%%

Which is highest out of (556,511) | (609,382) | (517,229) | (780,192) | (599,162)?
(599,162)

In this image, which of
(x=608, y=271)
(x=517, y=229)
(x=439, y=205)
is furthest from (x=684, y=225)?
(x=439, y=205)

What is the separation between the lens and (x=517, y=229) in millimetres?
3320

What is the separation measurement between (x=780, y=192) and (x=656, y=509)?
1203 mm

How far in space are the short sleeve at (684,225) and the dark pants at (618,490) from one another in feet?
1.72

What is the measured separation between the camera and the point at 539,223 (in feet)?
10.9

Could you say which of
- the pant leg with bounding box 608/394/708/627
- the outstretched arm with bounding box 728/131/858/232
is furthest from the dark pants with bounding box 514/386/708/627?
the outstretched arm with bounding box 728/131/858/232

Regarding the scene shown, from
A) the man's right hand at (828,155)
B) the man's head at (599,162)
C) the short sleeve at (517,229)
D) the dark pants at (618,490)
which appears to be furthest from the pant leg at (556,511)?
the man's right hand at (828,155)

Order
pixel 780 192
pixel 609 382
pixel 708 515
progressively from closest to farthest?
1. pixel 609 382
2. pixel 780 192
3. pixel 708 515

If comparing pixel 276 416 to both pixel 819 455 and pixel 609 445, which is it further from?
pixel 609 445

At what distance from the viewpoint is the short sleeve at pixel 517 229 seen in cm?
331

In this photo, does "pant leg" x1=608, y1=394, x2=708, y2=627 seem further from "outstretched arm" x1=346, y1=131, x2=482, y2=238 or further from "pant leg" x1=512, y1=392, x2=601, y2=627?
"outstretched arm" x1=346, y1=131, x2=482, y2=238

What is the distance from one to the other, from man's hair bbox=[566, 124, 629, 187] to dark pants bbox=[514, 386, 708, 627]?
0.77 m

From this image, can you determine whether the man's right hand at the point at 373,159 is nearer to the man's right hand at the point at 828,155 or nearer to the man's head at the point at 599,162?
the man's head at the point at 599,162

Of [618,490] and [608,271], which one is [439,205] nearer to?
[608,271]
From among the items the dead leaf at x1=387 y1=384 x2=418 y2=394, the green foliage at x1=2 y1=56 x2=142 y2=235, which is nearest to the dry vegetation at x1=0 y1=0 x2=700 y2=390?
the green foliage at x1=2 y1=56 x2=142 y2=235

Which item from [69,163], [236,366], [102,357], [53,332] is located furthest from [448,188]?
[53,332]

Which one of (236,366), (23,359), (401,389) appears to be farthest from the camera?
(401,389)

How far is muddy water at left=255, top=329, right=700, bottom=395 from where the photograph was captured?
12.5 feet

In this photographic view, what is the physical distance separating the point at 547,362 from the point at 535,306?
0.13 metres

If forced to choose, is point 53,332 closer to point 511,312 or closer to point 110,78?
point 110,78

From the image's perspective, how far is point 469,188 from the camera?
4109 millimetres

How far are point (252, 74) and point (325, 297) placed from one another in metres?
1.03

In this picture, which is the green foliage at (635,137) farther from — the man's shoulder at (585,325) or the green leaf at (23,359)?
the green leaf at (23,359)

%%

## Directions
Copy the records above word for word, with every line in its original order.

## Worked solution
Which is highest out of (556,511) | (609,382) | (517,229) | (780,192) | (599,162)?
(599,162)

In this image, which of
(x=608, y=271)
(x=517, y=229)
(x=439, y=205)
is furthest from (x=684, y=225)?
(x=439, y=205)

What is the separation between the lens and (x=517, y=229) in millimetres?
3320

What is the separation measurement between (x=780, y=192) and (x=656, y=509)?
1203 mm

How far in space are the short sleeve at (684,225) and the dark pants at (618,490) from one another in feet?
1.72

What is the measured separation between the camera and the point at 539,223 (in feet)?
10.9

Could you say which of
- the pant leg with bounding box 608/394/708/627
- the outstretched arm with bounding box 728/131/858/232
is furthest from the dark pants with bounding box 514/386/708/627?
the outstretched arm with bounding box 728/131/858/232

Regarding the scene shown, from
A) the man's right hand at (828,155)
B) the man's head at (599,162)
C) the short sleeve at (517,229)
D) the dark pants at (618,490)
which appears to be furthest from the pant leg at (556,511)?
the man's right hand at (828,155)

Order
pixel 780 192
pixel 609 382
pixel 708 515
progressively from closest to farthest?
1. pixel 609 382
2. pixel 780 192
3. pixel 708 515

If comparing pixel 276 416 to both pixel 819 455 and pixel 609 445, which is it further from?
pixel 609 445

At what distance from the viewpoint is the short sleeve at pixel 517 229 seen in cm?
331

In this photo, does "pant leg" x1=608, y1=394, x2=708, y2=627 seem further from "outstretched arm" x1=346, y1=131, x2=482, y2=238 or further from "pant leg" x1=512, y1=392, x2=601, y2=627?
"outstretched arm" x1=346, y1=131, x2=482, y2=238

What is the distance from one to the other, from man's hair bbox=[566, 124, 629, 187] to dark pants bbox=[514, 386, 708, 627]?
0.77 m

From this image, can you determine whether the man's right hand at the point at 373,159 is nearer to the man's right hand at the point at 828,155 or nearer to the man's head at the point at 599,162?
the man's head at the point at 599,162

Of [618,490] and [608,271], which one is [439,205] nearer to?
[608,271]
From among the items the dead leaf at x1=387 y1=384 x2=418 y2=394, the green foliage at x1=2 y1=56 x2=142 y2=235, which is nearest to the dry vegetation at x1=0 y1=0 x2=700 y2=390?
the green foliage at x1=2 y1=56 x2=142 y2=235

Which item from [69,163], [236,366], [102,357], [53,332] is located furthest from [448,188]?
[53,332]

Which one of (236,366), (23,359), (401,389) appears to be farthest from the camera?
(401,389)

How far is muddy water at left=255, top=329, right=700, bottom=395 from where the photograph was captured?
12.5 feet

In this photographic view, what is the physical distance separating the point at 547,362 from the point at 535,306?
0.13 metres

If forced to choose, is point 53,332 closer to point 511,312 or closer to point 110,78?
point 110,78

From the image's perspective, how far is point 469,188 from the camera?
4109 millimetres

How far are point (252, 74) and point (325, 297) placed from one another in metres?
1.03

In this picture, which is the green foliage at (635,137) farther from — the man's shoulder at (585,325) or the green leaf at (23,359)?
the green leaf at (23,359)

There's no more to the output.